Hezbollah has also not yet responded to the proposal for a pause in fighting, although Lebanon’s caretaker Prime Minister Najib Mikati has welcomed it.

The Lebanese militant group has insisted it would only halt its strikes if there is a ceasefire in Gaza, where Israel has been battling Hamas for nearly a year. That appears out of reach despite months of negotiations led by the US, Egypt and Qatar.

In its statement, Netanyahu’s office said that “the fighting in Gaza will also continue until all the objectives of the war have been achieved”. Netanyahu is expected to meet with other world leaders on the sidelines of the UN General Assembly.

Israel launched a massive operation in Gaza after a Hamas-led attack into southern Israel on October 7 in which some 1200 people, mostly civilians, were killed, and some 250 were taken hostage. More than 41,000 Palestinians have been killed in Gaza since then, according to local officials.

Hezbollah began firing rockets into Israel one day after the October 7 attack in support of its Hamas allies, and Hezbollah and Israel have traded fire ever since.

Israeli families of the hostages said they are pushing for a possible ceasefire deal for Lebanon to include provisions for the war in Gaza, especially securing release of the roughly 70 hostages still presumed to be alive and the bodies of some 30 others.

Gil Dickmann, whose cousin Carmel Gat was kidnapped and was one of six Israelis whose bodies were recovered from tunnels in Gaza in August, said the families of the hostages are feeling forgotten as attention shifts to the northern front.

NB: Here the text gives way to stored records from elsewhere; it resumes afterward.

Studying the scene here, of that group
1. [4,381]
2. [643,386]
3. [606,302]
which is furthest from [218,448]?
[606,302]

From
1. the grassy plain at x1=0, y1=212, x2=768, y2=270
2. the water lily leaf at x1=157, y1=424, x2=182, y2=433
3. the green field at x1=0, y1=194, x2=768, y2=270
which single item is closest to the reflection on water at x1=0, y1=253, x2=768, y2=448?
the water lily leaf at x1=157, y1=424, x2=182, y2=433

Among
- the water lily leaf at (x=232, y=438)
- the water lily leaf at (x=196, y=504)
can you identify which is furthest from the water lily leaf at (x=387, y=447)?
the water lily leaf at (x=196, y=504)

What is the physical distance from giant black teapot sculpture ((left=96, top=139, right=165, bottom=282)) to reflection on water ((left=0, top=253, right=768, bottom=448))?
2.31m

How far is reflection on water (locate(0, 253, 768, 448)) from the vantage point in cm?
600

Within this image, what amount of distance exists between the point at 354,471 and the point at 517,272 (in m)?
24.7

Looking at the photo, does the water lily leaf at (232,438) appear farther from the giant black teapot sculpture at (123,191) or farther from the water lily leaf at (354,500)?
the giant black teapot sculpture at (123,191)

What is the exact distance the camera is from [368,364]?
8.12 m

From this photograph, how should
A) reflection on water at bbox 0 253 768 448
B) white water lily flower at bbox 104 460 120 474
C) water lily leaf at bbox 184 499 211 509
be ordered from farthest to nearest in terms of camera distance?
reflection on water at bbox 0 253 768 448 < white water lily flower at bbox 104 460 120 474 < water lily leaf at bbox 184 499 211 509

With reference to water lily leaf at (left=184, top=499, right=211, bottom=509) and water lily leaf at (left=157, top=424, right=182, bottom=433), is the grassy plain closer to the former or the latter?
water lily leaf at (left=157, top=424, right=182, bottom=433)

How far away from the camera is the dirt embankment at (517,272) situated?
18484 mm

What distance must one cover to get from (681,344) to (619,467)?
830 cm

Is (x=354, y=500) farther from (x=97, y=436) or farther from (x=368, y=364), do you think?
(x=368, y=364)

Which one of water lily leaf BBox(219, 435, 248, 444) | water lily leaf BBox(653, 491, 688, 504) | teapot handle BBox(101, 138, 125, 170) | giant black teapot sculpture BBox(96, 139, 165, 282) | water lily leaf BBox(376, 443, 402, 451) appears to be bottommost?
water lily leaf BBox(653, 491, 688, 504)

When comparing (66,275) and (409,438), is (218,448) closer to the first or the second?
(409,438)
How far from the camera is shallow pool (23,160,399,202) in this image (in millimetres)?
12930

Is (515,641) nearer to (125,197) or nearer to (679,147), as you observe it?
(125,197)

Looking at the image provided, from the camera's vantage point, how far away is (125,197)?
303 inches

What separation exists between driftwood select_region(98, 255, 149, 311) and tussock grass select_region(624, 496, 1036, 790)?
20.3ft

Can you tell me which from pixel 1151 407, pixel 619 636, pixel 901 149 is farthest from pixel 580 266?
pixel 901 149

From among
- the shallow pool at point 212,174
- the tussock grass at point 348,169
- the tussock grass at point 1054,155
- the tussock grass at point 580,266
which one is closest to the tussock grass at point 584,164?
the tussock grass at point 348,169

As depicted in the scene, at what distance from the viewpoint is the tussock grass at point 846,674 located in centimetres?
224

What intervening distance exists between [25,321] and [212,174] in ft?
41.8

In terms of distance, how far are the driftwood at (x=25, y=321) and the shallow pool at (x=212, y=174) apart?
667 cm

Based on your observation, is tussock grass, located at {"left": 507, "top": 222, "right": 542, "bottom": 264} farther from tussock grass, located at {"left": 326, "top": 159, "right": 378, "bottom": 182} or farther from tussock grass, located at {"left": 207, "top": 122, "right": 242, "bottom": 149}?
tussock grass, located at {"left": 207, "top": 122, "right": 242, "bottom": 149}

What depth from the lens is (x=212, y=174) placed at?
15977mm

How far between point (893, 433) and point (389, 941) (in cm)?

“We know that these things are connected to each other, the northern part and the southern part, they’re all part of the same large situation which we are in from October 7 on, and we’re very worried that if we don’t make the right decisions now, we will miss this amazing opportunity to get the hostages out,” Dickmann said on Tuesday, as hopes for ceasefire deal swelled.

He slammed Netanyahu for missing multiple opportunities to free his cousin and begged him not to miss another chance by agreeing to a truce with both Hezbollah and Hamas that would include provisions for the hostages. Dickmann’s sister-in-law, Yarden Roman-Gat, was released in a weeklong ceasefire deal last November, along with some 100 other hostages.

Israel has carried out days of heavy strikes across Lebanon, targeting what it says are Hezbollah rocket launchers and other military infrastructure. The militants have fired hundreds of rockets into Israel and on Wednesday targeted Tel Aviv for the first time with a longer-range missile that was intercepted.

On Thursday, an Israeli airstrike in Lebanon hit a building housing Syrian workers and their families, killing 23 people, Lebanese officials said. It was one of the deadliest single strikes in the intensified air campaign against Hezbollah.

Lebanon’s National News Agency said the strike occurred near the ancient city of Baalbek in the Bekaa Valley, which runs along the Syrian border. It quoted Ali Kassas, mayor of the village of Younine, as saying that the bodies of 23 Syrian citizens were pulled from under the rubble. He said four Syrians and four Lebanese were wounded.

Hussein Salloum, a local official in Younine, said most of the dead were women and children, and that rescue efforts lasted through the night and into Thursday morning.

“We dug through the rubble with our own hands” until a small bulldozer was brought in, Salloum told The Associated Press by telephone. “We had very limited capabilities.”

The Lebanese Red Cross said it recovered nine bodies, while others were recovered by Hezbollah’s paramedic service and the Lebanese Civil Defence.

Lebanon, with a population of around 6 million, hosts nearly 780,000 registered Syrian refugees and hundreds of thousands who are unregistered — the world’s highest refugee population per capita.

Israel struck 75 sites overnight across southern and eastern Lebanon, the military said. At least 45 projectiles were fired from Lebanon early on Thursday, all of which were intercepted or fell in open areas, it said.

Israeli strikes since Monday have killed more than 630 people in Lebanon, according to local health authorities, who say around a quarter were women and children. Several people have been wounded by shrapnel in Israel.

The fighting has killed dozens of people in Israel and driven tens of thousands from their homes on both sides of the border.

Israel has vowed to do whatever is necessary to allow its citizens to return, and it has moved thousands of troops to the northern border in preparation for a possible ground operation.